Sep 11 2010
I was reading another person’s blog entry where they were talking about their upcoming cancer treatment, and how daunting and time consuming the process of Not-Dying was, even though there wasn’t a better alternative. Some — I hope well-meaning — ignorant buffoon left the following comment:
“Be grateful. Your children will not have to visit your grave to bring you Mother’s Day flowers before they finish Gymnasium.”
And I couldn’t even finish reading the rest of the comments, I was so instantly mad.
Unless you yourself have HAD CANCER, don’t presume you have a clue of the maelstrom of internal emotions, often simultaneously conflicting, that someone in that state is going through. Do not think that your clever and witty sops of advice aren’t something they haven’t thought of or heard (or both) before, usually from an exhaustive number of angles. You do NOT have permission to attempt any passive-aggressive guilt trip around “but think of the children!” or any other admonishments. If you are a big enough asshole to think that someone with cancer with children isn’t thinking of them nearly every waking minute, do yourself a favor and keep your mouth shut so that the whole world doesn’t know you’re a jerk.
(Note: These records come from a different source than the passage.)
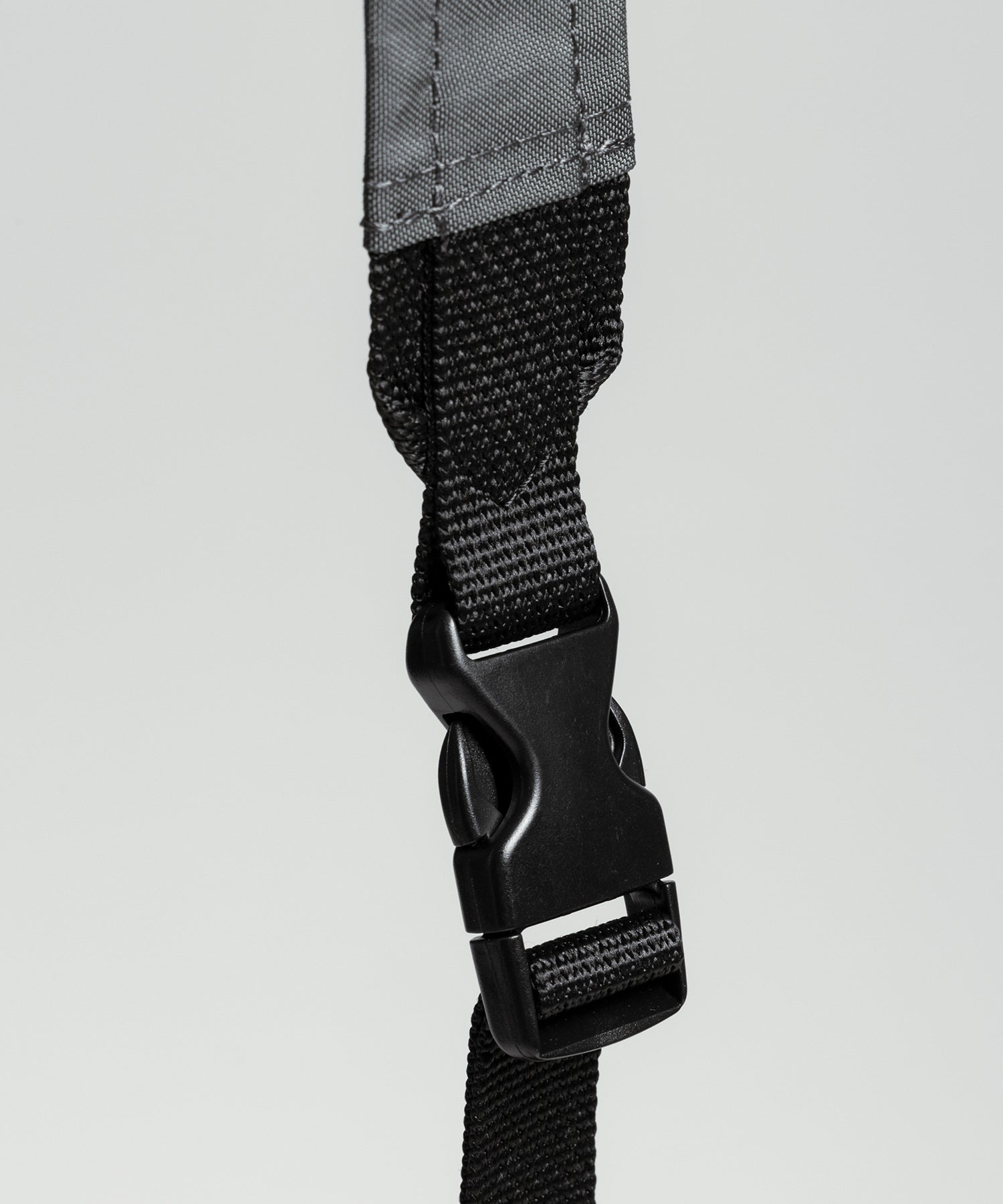 UTILITY SACOCHE / ユーティリティ サコッシュ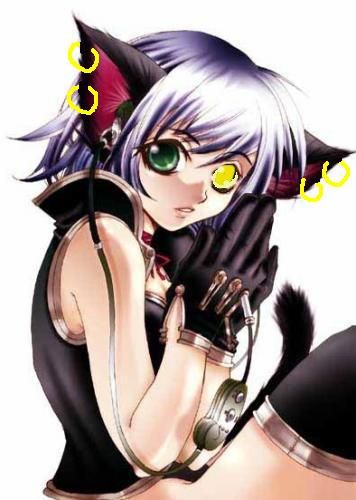 anime_cat_girl1.jpg
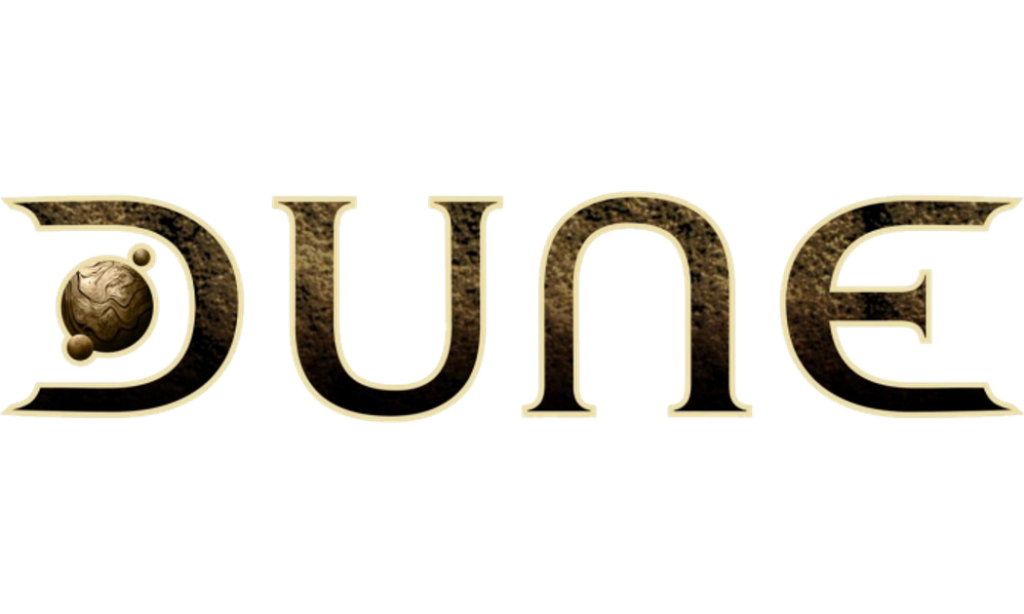 THE ART AND SOUL OF DUNE: PART THREE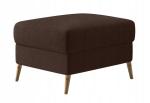 Expedo Taburet ASTRA, 77x45x75, gusto69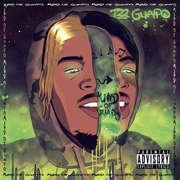 {DOWNLOAD} T33 Guapo -  Mind of Guapop {ALBUM MP3 ZIP}'s avatar
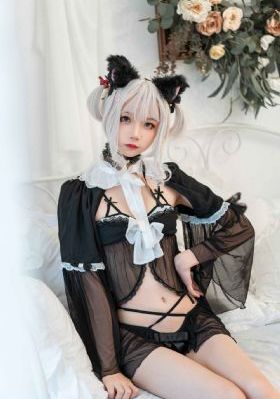 女豹在线观看_爱奇艺VIP神马影院手机在线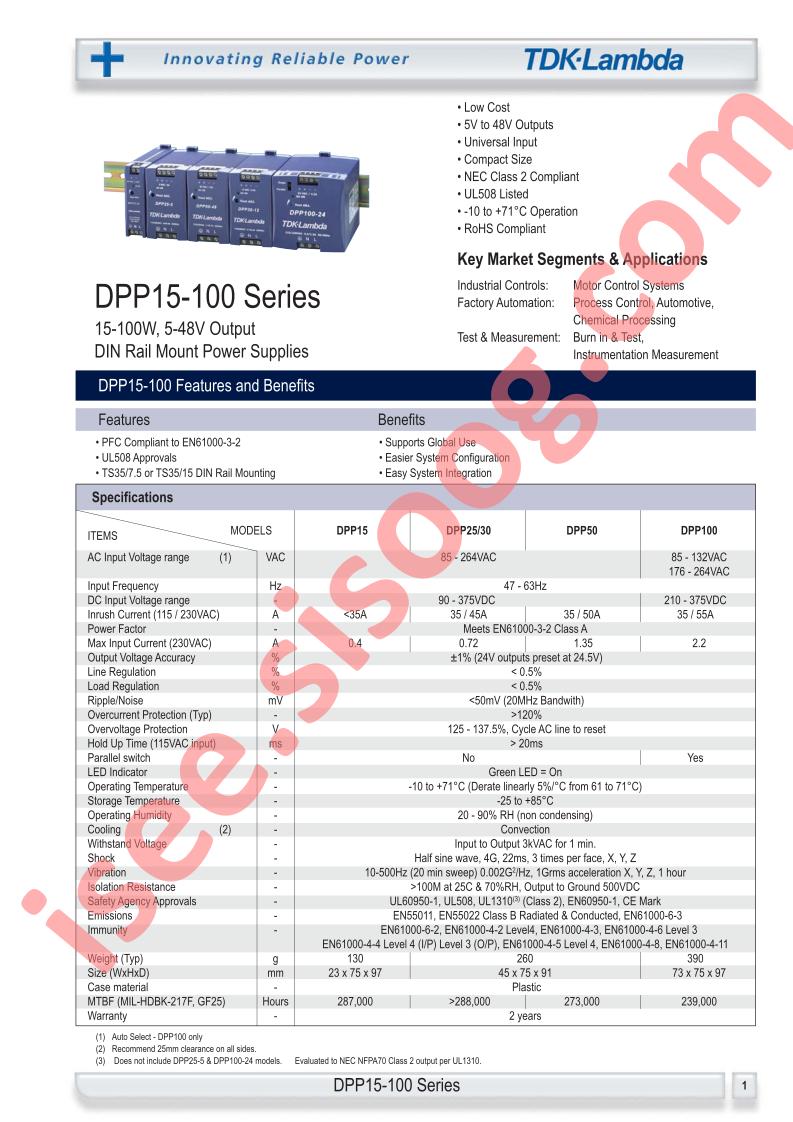 DPP15-24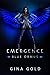 Emergence: Blue Ormus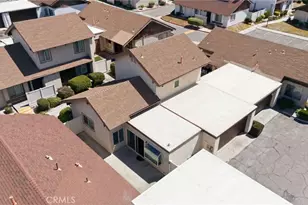 6907 Parkside Ave, San Diego, CA 92139 - Photo 30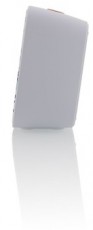Gogen BS034STRG vezeték nélküli bluetooth hangszóró Audio-Video / Hifi / Multimédia - Hordozható, vezeték nélküli / bluetooth hangsugárzó - Hordozható, vezeték nélküli / bluetooth hangsugárzó - 362550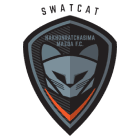 Накхонратчасима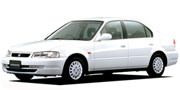 車両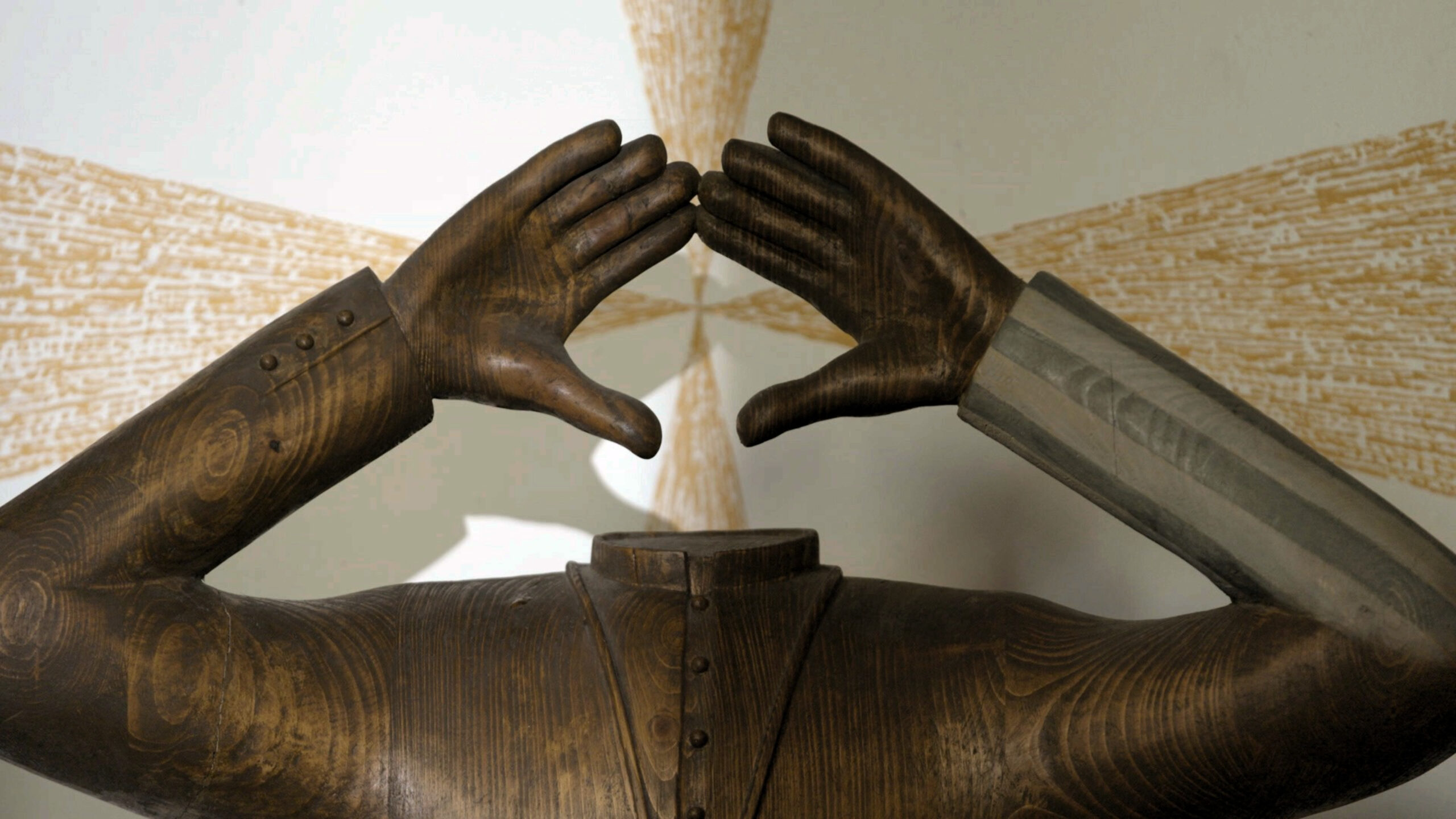 18_WIDERSTAND IM GLAUBEN_DENKMAL HEINRICH MAIER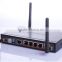 4G LTE-FDD Bus WIFI Router with GPS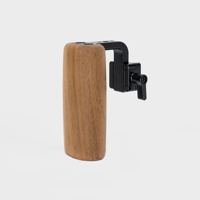 Freefly NATO Side Handle for E Picture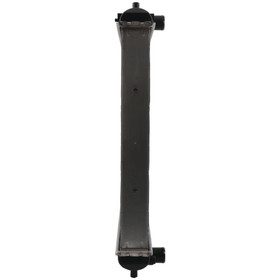 Radiator for Kubota M5040DT M5040DT1 M5040DTC M5040DTC1 M5040F M5040F1 M5040FC M5040FC1 M5040HD M5040HD1 3C001-17100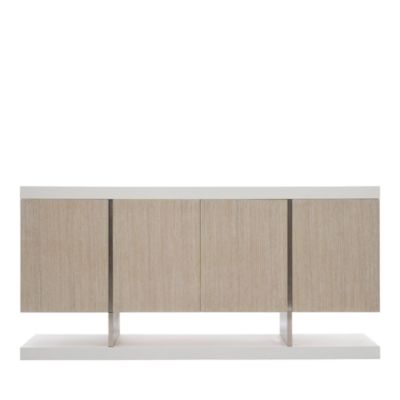 Bernhardt - Solaria Sideboard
And never, ever, tell me to be grateful about the choice between heavy-metal poisoning or death. I might be glad to be alive, glad that medical technology is as advanced as it is, glad to have the opportunity for more life, but the means to that end are some of the most unpleasant activities a person can put themselves through and NOT die. Cancer is ugly, and terrible, and affects concentric circles of lives each time it hits. You do not get to disempower anyone going through it or near it from the fullness of their emotional experiences by deciding which emotions are allowed in your presence and which aren’t.